Pechino scarica Hillary «Da Washington non accettiamo lezioni»

Per gli Stati Uniti sono violazioni dei diritti e della dignità umana, per il regime di Pechino fastidiose interferenze nella sua politica interna. Il linguaggio è lo stesso di sempre, lo stesso usato da ogni regime per difendersi da chi lo accusa di spegnere dissenso e opposizione ricorrendo a politiche poliziesche e liberticide. Neppure in quella consueta e studiata difesa d’ufficio Pechino riesce, però, a celare la sostanziale indifferenza con cui guarda alla vita e alla dignità dei propri sudditi-cittadini sia che si tratti di reprimerne le proteste, sia che si tratti di nasconderne le disgrazie in occasione di calamità, epidemie o disastri di stato.

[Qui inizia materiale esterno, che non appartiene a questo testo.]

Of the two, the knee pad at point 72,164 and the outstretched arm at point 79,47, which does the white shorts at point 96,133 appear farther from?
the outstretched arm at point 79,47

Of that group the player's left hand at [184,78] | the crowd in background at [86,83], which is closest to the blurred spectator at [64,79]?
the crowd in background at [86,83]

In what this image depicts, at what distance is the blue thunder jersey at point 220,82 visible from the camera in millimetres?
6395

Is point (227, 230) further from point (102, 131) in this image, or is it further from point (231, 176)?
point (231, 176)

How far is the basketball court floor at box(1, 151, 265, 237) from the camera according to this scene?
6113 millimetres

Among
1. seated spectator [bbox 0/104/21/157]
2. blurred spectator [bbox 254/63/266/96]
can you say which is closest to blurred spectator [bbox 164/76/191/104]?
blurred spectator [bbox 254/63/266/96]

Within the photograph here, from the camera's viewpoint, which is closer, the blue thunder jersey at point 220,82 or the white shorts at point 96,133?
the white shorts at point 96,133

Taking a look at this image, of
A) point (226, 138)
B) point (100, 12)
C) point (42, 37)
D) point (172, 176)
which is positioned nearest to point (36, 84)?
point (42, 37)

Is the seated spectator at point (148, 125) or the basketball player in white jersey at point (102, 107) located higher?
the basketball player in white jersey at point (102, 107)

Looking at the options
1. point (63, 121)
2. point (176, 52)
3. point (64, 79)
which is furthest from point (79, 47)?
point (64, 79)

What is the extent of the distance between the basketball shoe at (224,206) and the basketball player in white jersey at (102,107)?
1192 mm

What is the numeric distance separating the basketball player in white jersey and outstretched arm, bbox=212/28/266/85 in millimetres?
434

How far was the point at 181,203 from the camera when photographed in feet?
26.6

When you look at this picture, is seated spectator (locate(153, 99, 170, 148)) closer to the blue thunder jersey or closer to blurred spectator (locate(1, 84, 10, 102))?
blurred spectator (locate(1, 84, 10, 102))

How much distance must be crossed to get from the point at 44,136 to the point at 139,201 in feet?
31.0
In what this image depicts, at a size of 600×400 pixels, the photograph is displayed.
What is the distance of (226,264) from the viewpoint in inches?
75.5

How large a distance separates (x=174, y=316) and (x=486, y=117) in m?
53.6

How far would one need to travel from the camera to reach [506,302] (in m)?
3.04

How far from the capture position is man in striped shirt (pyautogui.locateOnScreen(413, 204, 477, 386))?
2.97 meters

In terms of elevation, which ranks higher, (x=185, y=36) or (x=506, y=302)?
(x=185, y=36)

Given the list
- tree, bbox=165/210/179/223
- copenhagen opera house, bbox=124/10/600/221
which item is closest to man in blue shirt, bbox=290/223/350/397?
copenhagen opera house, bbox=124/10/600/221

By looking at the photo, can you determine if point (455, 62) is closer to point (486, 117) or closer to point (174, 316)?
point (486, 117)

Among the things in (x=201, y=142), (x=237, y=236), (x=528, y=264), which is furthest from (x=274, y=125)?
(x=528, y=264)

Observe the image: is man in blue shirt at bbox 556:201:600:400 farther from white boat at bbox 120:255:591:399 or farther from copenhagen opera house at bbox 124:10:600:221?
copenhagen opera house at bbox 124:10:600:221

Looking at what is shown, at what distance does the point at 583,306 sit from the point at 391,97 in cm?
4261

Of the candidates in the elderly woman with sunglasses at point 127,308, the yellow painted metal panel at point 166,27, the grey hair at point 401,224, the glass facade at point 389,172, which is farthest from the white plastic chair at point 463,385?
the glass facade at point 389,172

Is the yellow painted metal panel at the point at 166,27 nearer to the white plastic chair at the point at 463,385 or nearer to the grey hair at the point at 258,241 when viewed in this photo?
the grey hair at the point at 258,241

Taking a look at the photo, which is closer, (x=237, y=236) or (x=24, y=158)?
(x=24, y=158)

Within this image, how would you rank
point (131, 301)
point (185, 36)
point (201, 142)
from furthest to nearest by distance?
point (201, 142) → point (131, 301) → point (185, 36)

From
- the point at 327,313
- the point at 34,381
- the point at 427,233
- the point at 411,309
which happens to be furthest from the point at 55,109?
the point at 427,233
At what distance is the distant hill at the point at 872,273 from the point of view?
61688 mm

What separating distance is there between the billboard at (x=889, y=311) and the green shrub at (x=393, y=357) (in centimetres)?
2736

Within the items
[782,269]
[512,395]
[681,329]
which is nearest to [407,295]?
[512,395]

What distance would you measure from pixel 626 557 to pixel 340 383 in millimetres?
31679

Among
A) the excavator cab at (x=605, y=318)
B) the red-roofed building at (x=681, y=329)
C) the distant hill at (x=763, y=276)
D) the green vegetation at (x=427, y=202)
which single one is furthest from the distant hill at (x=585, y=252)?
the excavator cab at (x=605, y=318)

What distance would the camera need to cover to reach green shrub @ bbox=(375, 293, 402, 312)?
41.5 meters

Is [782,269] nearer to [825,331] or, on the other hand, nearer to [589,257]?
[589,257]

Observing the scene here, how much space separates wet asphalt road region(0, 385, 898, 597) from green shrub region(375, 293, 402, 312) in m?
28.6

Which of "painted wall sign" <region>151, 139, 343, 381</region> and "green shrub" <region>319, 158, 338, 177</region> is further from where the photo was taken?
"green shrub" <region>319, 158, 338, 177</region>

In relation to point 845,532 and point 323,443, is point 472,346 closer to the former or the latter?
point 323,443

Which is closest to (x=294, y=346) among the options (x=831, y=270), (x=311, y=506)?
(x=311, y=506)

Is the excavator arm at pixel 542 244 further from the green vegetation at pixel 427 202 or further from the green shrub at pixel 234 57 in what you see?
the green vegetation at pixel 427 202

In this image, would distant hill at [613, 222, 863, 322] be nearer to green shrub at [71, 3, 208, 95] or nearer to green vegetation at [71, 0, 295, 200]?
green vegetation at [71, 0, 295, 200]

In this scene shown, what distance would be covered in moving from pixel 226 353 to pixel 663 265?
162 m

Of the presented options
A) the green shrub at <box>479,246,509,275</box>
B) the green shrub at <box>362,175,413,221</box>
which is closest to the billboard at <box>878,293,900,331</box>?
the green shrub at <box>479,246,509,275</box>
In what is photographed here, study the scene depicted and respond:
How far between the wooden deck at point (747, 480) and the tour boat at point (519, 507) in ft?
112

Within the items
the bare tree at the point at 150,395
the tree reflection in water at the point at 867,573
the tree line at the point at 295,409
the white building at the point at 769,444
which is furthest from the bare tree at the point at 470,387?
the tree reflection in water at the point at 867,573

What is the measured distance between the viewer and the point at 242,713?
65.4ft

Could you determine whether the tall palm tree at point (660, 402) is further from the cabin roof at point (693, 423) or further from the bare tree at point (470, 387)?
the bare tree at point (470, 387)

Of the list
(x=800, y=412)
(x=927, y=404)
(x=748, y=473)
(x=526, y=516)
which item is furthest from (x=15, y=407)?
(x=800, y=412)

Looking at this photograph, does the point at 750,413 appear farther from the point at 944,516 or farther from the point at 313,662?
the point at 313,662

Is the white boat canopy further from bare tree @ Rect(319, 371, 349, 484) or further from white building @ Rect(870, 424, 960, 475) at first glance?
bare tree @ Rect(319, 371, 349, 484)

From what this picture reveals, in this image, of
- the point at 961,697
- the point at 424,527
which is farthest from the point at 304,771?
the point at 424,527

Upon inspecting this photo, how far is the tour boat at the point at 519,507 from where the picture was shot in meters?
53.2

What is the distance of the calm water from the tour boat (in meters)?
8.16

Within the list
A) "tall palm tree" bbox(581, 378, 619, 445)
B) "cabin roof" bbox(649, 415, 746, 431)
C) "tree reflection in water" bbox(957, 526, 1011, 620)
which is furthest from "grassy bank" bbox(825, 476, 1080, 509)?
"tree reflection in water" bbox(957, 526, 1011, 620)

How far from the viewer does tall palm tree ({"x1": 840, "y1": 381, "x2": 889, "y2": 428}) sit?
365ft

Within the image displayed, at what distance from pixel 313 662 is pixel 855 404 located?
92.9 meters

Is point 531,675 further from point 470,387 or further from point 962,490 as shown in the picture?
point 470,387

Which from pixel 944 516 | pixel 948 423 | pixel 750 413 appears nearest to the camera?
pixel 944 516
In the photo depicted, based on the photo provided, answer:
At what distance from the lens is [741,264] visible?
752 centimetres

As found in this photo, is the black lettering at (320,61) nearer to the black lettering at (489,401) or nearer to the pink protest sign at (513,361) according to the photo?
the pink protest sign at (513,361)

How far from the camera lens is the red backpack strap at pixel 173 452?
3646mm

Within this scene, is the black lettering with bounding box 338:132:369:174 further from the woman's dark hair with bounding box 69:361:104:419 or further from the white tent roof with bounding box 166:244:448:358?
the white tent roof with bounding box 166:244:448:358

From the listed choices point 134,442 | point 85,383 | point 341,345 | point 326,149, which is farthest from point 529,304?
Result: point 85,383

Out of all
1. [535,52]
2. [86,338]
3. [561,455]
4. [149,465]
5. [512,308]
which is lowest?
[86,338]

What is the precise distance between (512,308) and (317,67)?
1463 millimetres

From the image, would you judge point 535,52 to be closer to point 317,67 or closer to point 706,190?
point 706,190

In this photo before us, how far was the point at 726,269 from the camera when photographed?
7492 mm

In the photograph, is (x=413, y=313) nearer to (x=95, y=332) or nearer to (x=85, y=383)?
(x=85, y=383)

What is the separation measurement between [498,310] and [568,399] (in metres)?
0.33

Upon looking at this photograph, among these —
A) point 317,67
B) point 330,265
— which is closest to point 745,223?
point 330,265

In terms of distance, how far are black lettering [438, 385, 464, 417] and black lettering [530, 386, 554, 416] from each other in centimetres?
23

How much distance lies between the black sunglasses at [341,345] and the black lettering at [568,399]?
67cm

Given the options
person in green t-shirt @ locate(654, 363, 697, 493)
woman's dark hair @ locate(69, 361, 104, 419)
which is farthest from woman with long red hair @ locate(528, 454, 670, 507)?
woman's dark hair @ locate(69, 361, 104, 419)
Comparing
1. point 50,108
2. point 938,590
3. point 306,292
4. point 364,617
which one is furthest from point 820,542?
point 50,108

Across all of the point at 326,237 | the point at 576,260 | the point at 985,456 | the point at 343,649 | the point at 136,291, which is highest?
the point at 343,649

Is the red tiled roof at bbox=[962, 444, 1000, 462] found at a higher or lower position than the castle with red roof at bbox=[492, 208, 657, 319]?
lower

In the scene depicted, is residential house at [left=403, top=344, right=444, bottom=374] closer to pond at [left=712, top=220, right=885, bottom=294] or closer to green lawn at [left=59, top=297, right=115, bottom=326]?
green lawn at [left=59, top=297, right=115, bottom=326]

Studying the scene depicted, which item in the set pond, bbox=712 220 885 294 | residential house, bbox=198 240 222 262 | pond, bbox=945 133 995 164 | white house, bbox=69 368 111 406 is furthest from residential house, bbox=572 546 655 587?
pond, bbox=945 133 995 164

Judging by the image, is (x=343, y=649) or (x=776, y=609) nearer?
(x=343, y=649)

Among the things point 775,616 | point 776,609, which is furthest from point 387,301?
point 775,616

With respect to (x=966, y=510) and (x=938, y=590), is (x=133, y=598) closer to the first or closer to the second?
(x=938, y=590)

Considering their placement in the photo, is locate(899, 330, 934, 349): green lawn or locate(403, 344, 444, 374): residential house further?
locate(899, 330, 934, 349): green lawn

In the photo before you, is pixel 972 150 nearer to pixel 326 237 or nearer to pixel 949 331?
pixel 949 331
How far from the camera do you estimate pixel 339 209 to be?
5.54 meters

Per capirlo basta scorrere i dispacci con cui l’agenzia governativa Nuova Cina replica alle accuse sulle violazioni dei diritti umani contenute nel rapporto pubblicato mercoledì dal Dipartimento di Stato americano. «Quel rapporto – protesta il dispaccio - non presta sufficiente attenzione ai risultati conseguiti dalla Cina nel campo dei diritti umani e ampiamente riconosciuti da tutta la comunità internazionale». Peccato che con la parola “diritti umani” i cinesi non intendano dignità, rispetto delle persona umana e le più elementari regole dell’ “habeas corpus” e della libertà individuale, ma più banalmente i miglioramenti del sistema economico e delle condizioni di vita. Le denunce di un rapporto che cita eliminazioni extra processuali, torture, confessioni coatte e lavori forzati vengono insomma liquidate come bazzecole rispetto al mondo migliore costruito dal nuovo sistema capital comunista. In quel mondo da Grande Fratello in nome di un miglior tenore di vita si può, anzi si deve, rinunciare ai più basilari diritti politici, alla libertà d’informazione e a quella religiosa. Stando al senso di quei dispacci d’agenzia dettati dal partito, le retate di dissidenti tibetani, la repressione con cui alla vigilia delle Olimpiadi si è garantita la cancellazione di ogni manifestazione di dissenso, il trasferimento nei campi di lavoro degli oppositori politici sono semplici inconvenienti, rughe della storia su cui chiudere uno o meglio due occhi. «Quel rapporto - scrive la Nuova Cina - ignora e distorce deliberatamente i fatti lanciando un attacco senza quartiere sulla questione dei diritti umani e sollevando irresponsabili quanto casuali attacchi sul sistema etnico religioso e legale della Cina».
La dura e immediata replica di Pechino sembra un primo colpo al pragmatismo del segretario di stato Hillary Clinton reduce da un viaggio a Pechino nel corso del quale aveva volentieri dimenticato le violazioni cinesi dei diritti umani per privilegiare gli interessi finanziari e gli scambi commerciali. Quell’imbarazzante rapporto lasciatole in eredità dai funzionari di Condoleezza Rice, si trasforma insomma in una bomba ad orologeria capace di incrinare il pragmatismo di un’amministrazione pronta, pur di far fronte alla crisi economica, anche ad archiviare la difesa dei diritti umani, punto cardine, in passato, di tutte le presidenze democratiche.